Afonso IX e dona Teresa eram parentes
em grau interdito pela religião, e só poderiam ter casado por meio de bula de dispensa
emitida pelo papa. Tal não se dera, e o papa Celestino III, não perdoando o
facto, anulou o casamento. Golpe doloroso para ambos, mas a que havia que
obedecer como bons cristãos que eram. Acordaram os esposos na solução a dar às
condições em que se encontravam. Divorciaram-se à boa paz. Teresa, separando-se
doloridamente das filhas, ainda pequeninas, regressou a Portugal. Sancho I,
porém, desejaria outra solução para o caso. Talvez a rebeldia à determinação
papal. Tomou como afronta feita ao reino, feita à sua real pessoa, feita à
própria infanta-rainha, o decretado divórcio. E a sua primeira reacção foi a de
se aliar com Aragão e Castela contra Leão e Navarra.

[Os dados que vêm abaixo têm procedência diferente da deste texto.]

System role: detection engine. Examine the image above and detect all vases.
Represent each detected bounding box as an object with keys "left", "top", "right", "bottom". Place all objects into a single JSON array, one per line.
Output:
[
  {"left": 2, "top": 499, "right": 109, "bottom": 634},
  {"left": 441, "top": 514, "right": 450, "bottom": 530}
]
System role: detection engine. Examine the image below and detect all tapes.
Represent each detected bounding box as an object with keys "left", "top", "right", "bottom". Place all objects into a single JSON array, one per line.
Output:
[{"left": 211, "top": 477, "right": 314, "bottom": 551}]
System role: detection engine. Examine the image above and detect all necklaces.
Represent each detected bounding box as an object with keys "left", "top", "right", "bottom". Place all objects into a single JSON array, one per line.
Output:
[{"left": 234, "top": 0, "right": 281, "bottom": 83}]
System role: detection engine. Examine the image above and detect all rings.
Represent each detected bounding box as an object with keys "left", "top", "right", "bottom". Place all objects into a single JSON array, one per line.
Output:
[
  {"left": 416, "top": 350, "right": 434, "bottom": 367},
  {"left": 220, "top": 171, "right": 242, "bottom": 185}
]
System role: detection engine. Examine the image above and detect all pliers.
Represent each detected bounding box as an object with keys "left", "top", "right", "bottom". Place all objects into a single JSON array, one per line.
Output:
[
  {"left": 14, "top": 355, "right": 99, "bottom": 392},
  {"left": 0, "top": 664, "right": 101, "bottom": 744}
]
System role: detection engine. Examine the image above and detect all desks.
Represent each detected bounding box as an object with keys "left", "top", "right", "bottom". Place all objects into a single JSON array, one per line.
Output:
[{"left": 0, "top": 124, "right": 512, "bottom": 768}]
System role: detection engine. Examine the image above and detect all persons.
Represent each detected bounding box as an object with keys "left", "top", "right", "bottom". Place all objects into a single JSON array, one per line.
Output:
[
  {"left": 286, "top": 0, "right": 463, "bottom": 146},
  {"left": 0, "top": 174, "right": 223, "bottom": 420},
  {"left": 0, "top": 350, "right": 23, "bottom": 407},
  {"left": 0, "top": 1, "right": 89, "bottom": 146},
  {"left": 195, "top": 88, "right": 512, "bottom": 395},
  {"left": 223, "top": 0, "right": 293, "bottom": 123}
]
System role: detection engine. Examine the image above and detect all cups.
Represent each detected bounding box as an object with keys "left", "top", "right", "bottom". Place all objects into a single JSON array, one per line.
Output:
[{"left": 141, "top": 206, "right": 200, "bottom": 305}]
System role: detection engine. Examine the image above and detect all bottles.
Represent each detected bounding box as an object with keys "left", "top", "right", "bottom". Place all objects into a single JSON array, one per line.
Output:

A rainha leonesa despedira-se com
pena da sua corte, desse ambiente com que já estava familiarizada e onde,
afinal, conhecera alguns dos seus mais venturosos dias. As filhas ficavam-lhe
ali e, com elas, o seu coração, despedaçado para sempre. A vida doméstica
destroçara-se-lhe. Para a dor que a atormentava só encontraria um refugio,
Deus. Só no altar poderia achar consolo e lenitivo para a sua angústia de mãe,
a quem separavam violentamente dos pequeninos entes a que dera o sopro da vida,
que acompanhara nos primeiros passos e a que desejaria dar educação sólida,
como a sua». In Américo Faria, Princesas Portuguesas Rainhas no Estrangeiro, 1963,
Edições Parsifal, 2013, ISBN 978-989-983-331-9.